**WORK REQUIRED**
Show each line of the entries below that contains the string "pine". Case counts.

**MATERIAL SUPPLIED**
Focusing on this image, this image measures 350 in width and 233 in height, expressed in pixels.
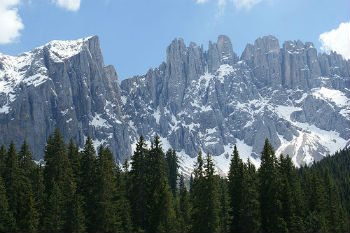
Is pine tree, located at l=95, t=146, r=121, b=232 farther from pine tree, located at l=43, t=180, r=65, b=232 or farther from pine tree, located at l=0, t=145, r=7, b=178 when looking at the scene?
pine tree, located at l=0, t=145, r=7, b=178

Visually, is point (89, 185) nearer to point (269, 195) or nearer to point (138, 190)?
--
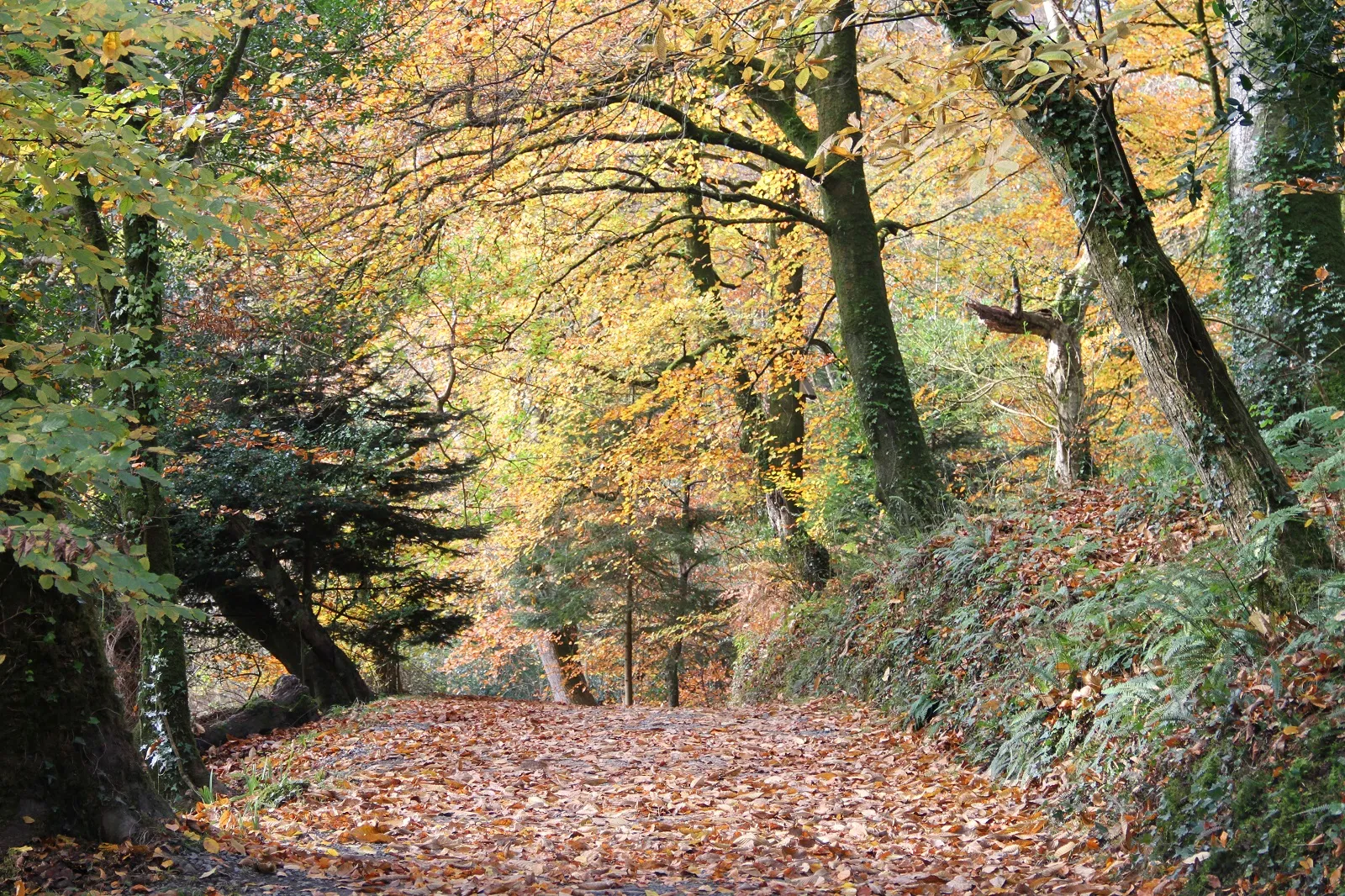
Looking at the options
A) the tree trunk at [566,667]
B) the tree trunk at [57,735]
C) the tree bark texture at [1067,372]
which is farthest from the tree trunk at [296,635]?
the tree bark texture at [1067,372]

**COMPLETED EXERCISE**
Is pine tree, located at l=95, t=146, r=121, b=232 farther from pine tree, located at l=43, t=180, r=65, b=232 or farther from pine tree, located at l=0, t=145, r=7, b=178 when looking at the scene?
pine tree, located at l=0, t=145, r=7, b=178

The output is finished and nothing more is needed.